In a preamble to its new rule, the DOL dismissed those concerns, saying, "[E]mployees do not perform such tasks on an 'immediate, time-sensitive basis,' as they might perform tasks for their customers and for which they receive tips. ... Nor do employees need to 'quickly pivot' or 'switch' between such tasks while serving customers."

Daniel B. Boatright, an Office Managing Shareholder for Littler, disagreed. "The ability to track [directly supporting work] is a huge challenge, especially when you look at how tipped employees have historically operated, which is to pivot from one task to another in rapid succession," he said. "The DOL's response to that was essentially, 'Well, don't have them do that anymore.'"

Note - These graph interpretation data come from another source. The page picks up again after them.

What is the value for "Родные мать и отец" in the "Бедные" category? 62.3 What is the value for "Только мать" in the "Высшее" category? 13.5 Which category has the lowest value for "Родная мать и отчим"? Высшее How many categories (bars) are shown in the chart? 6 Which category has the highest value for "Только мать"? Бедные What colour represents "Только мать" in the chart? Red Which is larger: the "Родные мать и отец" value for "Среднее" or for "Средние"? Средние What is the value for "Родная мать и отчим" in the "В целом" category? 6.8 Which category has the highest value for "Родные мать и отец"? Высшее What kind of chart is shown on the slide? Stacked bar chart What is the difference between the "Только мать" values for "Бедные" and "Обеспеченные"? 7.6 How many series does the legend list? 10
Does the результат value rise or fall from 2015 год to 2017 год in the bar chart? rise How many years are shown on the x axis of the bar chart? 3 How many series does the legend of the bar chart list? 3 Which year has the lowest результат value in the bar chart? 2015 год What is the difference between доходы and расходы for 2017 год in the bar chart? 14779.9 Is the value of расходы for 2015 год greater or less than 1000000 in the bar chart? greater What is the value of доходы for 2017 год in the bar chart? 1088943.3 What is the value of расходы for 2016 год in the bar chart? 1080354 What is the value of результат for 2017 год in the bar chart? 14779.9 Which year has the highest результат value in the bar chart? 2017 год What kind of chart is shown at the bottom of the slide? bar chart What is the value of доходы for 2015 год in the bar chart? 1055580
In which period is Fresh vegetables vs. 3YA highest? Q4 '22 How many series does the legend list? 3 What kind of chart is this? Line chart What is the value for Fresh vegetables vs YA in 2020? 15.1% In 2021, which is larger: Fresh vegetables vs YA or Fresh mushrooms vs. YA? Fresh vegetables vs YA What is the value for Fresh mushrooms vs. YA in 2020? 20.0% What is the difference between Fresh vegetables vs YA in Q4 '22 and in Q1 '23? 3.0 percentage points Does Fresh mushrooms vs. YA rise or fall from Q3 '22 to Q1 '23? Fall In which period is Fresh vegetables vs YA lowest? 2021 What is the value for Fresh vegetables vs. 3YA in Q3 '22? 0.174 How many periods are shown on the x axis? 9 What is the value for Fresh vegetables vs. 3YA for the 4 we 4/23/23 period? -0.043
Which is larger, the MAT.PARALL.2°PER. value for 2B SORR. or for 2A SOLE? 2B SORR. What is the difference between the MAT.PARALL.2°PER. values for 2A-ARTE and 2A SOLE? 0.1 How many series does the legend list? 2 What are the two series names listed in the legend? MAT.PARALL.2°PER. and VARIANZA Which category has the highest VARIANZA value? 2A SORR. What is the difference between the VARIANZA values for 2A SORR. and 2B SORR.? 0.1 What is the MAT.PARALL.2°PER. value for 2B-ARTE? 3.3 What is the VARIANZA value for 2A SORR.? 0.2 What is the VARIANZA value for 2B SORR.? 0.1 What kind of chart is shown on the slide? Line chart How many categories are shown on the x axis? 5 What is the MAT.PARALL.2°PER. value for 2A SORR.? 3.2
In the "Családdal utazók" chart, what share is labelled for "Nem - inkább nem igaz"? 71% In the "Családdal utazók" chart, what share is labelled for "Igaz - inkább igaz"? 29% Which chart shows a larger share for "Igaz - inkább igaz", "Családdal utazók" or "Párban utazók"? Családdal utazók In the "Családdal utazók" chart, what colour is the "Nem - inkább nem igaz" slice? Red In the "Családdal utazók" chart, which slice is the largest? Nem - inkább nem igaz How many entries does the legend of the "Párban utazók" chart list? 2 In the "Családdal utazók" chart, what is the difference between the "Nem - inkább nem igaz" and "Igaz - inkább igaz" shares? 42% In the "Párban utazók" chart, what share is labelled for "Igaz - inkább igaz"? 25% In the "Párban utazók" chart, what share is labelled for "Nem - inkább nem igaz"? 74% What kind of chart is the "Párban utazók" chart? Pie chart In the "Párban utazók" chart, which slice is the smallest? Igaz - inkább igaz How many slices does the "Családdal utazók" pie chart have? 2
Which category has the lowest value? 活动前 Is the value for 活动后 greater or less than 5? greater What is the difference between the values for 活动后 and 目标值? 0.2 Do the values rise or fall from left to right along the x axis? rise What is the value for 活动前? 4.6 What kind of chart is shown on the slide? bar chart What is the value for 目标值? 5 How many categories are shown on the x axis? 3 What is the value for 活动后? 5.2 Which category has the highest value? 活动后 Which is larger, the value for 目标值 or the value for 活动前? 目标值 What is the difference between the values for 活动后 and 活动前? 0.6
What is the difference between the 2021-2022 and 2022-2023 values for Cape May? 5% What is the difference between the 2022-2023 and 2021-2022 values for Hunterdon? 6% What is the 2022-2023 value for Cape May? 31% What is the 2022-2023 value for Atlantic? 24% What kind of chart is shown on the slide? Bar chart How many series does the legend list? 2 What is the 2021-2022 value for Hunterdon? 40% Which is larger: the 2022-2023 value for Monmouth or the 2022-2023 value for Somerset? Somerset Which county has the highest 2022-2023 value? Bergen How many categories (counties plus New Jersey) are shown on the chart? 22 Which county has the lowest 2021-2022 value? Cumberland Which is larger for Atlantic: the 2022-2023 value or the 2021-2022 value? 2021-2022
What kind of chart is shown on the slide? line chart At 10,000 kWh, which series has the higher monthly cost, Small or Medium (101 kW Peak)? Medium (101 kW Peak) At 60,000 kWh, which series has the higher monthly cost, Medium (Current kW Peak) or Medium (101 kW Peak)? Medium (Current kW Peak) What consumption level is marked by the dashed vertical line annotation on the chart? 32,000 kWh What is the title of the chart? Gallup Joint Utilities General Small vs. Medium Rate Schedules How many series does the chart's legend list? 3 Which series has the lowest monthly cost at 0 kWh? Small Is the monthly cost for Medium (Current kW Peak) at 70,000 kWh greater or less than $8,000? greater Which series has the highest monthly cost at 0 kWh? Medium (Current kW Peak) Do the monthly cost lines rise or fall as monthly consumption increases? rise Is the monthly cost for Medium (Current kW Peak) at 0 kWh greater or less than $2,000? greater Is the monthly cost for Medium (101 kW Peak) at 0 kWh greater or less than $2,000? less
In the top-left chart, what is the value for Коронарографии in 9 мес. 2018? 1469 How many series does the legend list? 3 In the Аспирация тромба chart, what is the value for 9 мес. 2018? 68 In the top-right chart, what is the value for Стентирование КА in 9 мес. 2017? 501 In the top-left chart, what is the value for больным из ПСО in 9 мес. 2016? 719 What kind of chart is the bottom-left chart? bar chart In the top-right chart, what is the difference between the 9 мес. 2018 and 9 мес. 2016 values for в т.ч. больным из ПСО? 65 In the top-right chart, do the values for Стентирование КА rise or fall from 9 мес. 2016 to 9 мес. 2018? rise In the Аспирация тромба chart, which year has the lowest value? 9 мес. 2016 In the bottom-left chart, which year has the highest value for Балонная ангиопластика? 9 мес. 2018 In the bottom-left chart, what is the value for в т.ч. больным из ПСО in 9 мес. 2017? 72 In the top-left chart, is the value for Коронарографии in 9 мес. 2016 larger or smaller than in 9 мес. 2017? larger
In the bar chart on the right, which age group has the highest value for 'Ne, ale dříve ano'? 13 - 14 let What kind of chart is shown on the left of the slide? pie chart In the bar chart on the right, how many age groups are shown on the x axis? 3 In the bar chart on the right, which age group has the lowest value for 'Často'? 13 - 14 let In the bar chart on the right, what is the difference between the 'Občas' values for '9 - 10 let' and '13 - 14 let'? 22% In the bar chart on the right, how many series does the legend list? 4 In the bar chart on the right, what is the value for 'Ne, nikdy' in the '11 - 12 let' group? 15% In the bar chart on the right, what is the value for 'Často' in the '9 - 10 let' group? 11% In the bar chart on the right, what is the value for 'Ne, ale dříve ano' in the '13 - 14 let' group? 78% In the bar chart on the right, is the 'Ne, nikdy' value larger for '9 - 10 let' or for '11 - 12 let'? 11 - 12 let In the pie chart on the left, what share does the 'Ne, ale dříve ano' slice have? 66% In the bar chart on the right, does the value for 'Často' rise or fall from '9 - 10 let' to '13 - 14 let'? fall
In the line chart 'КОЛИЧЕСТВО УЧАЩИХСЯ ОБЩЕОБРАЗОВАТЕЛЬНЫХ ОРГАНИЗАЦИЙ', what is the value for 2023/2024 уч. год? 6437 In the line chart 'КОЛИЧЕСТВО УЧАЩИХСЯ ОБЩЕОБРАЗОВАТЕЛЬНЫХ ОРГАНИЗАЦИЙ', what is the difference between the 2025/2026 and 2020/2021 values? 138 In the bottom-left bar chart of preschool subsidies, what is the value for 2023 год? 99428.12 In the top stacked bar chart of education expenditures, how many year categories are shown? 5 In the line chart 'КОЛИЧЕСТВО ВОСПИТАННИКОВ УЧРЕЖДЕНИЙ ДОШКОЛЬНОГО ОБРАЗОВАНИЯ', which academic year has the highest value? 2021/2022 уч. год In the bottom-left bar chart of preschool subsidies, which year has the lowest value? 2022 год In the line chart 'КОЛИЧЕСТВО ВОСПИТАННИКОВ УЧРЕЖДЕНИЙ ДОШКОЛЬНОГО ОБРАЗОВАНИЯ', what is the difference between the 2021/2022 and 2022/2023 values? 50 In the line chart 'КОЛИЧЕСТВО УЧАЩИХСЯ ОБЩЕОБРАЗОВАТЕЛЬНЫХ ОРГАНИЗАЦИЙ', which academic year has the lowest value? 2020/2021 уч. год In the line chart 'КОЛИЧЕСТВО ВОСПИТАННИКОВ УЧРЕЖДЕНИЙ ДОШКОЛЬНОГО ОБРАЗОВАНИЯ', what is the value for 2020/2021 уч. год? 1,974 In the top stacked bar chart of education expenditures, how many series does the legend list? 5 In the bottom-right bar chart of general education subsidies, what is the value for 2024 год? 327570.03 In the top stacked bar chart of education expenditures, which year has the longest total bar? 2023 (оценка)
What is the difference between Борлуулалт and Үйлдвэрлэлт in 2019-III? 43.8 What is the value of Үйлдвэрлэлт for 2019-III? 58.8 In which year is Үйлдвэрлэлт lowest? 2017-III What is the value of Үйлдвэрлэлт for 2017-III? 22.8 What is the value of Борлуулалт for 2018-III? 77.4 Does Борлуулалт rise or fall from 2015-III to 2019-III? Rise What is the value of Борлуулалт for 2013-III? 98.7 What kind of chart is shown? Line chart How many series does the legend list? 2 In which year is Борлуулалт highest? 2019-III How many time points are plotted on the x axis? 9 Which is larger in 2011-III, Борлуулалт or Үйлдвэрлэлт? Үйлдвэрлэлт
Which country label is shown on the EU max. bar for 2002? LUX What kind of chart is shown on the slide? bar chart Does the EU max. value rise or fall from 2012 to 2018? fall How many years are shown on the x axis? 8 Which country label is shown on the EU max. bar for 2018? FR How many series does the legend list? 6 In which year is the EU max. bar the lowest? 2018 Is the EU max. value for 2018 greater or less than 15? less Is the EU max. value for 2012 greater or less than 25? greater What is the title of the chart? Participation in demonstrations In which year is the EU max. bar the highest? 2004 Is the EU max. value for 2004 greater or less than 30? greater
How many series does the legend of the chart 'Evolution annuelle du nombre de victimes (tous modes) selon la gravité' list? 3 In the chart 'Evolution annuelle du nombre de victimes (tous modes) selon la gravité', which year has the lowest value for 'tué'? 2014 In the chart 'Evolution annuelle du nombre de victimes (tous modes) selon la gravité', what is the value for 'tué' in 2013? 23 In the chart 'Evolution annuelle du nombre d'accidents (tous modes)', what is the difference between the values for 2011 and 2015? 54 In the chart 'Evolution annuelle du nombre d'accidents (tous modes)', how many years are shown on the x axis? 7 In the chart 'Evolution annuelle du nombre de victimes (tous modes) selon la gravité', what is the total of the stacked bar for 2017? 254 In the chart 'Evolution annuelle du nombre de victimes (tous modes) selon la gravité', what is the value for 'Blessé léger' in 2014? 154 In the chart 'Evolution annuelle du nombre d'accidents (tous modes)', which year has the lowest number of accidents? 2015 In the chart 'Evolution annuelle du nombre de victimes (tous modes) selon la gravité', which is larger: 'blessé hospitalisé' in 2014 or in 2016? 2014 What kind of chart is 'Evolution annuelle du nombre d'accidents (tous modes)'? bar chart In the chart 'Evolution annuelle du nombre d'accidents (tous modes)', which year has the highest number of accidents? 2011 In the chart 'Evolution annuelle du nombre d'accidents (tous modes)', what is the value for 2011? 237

Complying with the new rule will prove challenging for restaurants, bars and other employers that wish to take advantage of the tip credit. Boatright said he is advising clients to:

  • Pay tipped employees the full minimum wage for the periods right before and after their guest-service shifts begin;
  • Begin looking at technological methods to track the time employees spend on different categories of work (although this is probably not feasible with current point-of-sale (POS) systems, Boatright said he anticipates new solutions will emerge);
  • Exercise caution before having employees self-report how they spend their time, as this could expose an employer to a claim for off-the-clock work; and
  • Restrict directly supporting work to chunks of time that are measurable.